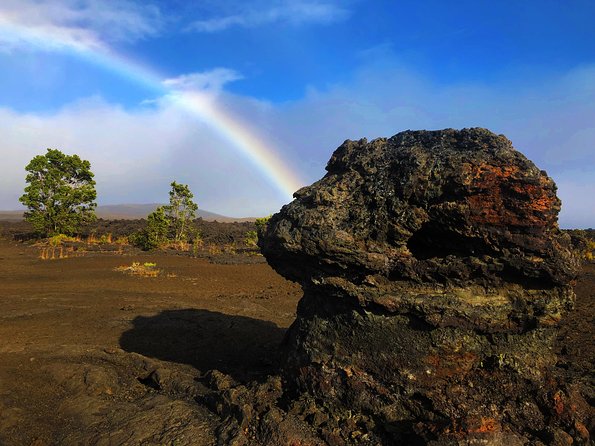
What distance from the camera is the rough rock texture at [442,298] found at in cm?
444

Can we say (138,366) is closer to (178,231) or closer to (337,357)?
(337,357)

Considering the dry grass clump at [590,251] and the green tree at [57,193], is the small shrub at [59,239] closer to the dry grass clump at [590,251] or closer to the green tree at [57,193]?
the green tree at [57,193]

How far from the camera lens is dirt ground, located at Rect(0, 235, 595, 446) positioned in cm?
476

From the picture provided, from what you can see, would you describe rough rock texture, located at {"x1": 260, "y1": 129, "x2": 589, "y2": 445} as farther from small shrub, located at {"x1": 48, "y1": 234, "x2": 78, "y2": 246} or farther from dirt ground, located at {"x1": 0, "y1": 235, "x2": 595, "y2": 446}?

◆ ◆ ◆ ◆ ◆ ◆ ◆

Print every line above without any changes, but leave out the pictures.

### Reply
What distance from the camera is the rough rock texture at [442,298] found at in cm?
444

Can we say (138,366) is closer to (178,231) or closer to (337,357)?
(337,357)

Considering the dry grass clump at [590,251] and the green tree at [57,193], is the small shrub at [59,239] closer to the dry grass clump at [590,251] or closer to the green tree at [57,193]?
the green tree at [57,193]

How far from the camera lens is dirt ground, located at Rect(0, 235, 595, 446) positioned in cm?
476

From the picture provided, from what you can see, would you describe rough rock texture, located at {"x1": 260, "y1": 129, "x2": 589, "y2": 445} as farther from small shrub, located at {"x1": 48, "y1": 234, "x2": 78, "y2": 246} or farther from dirt ground, located at {"x1": 0, "y1": 235, "x2": 595, "y2": 446}?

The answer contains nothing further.